As Donald Trump has inched closer and closer toward the nomination, the possibility that he could take the whole damn Republican Party down with him in November has become even more likely, so much so that archconservatives like Erick Erickson are plotting to drum up support for an “independent conservative” to keep Trump from winning, which would effectively hand the election to the Democratic nominee.
But according to a new poll on North Carolina’s elections, a Trump nomination could have trickle-do effects as well: it seems Senator Richard Burr isn’t in a great position to keep his job if Trump drives the GOP straight over a cliff.
A new poll released by Public Policy Polling indicates that the gap between Burr and his Democratic challenger, former state Representative Deborah Ross, has closed since both handily won their respective primaries on March 15. Burr now has just a five-point lead over Ross, which PPP notes is the same spot Kay Hagan started out at before she defeated Elizabeth Dole in 2008.
Even worse news for Burr: 48 percent of voters say that his support of Trump in November would make them less likely to support him in the general. Burr, you might remember, backtracked on his comment that he would vote for Bernie Sanders over Ted Cruz by throwing his hat in with whomever the GOP decides to nominate in November.

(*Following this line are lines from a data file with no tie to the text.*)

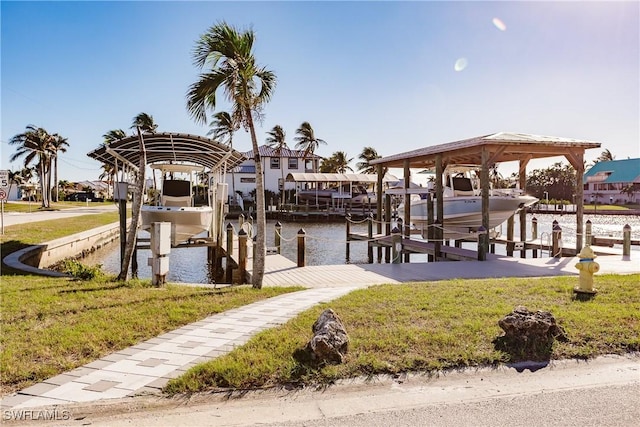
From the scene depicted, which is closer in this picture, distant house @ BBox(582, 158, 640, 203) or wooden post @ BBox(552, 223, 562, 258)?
wooden post @ BBox(552, 223, 562, 258)

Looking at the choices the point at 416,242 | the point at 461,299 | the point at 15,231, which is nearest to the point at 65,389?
the point at 461,299

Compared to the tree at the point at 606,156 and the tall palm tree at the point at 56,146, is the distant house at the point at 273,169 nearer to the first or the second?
the tall palm tree at the point at 56,146

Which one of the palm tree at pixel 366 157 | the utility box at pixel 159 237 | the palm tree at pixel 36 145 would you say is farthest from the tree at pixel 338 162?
the utility box at pixel 159 237

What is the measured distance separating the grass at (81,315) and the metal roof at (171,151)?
4.51 m

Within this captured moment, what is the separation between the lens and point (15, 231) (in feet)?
61.4

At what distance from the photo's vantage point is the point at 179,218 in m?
15.6

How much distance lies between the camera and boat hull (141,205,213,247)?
51.1 feet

The PPP poll found that Clinton narrowly leads Trump in a head-to-head matchup in North Carolina, putting what’s been a relatively reliable win for Republican nominees into serious play. And given that the last year a Democrat presidential nominee won North Carolina was also, conveniently, the last time a Republican senator here lost a seat, Burr could be in for a very tough night on November 8.
On a somewhat related note, over the weekend, Catawba College political science professor Michael Bitzer tried to gauge the variables, across one hundred counties, that powered Trump’s win in North Carolina. “I tried to answer the question, ‘What is the main attraction support for Donald Trump?’” Bitzer tells the INDY. “There’s a lot of variables out there trying to answer where his support is coming from.” (Trump won seventy-eight North Carolina counties.)
The most widely assumed factors in Trump’s success—racial resentment and generational gaps—didn’t produce much of a statistical relationship to Trump votes. Even January unemployment numbers only produced a moderate relationship. But when Bitzer looked at Trump’s support among voters with a bachelor’s degree or higher, he found a strong negative correlation. In other words: “the higher the education in a county, the lower the Trump vote was,” Bitzer says. “In political-science terms, I can explain almost half of the Trump vote based on that one factor.”
Trump, you’ll recall, loves the poorly educated.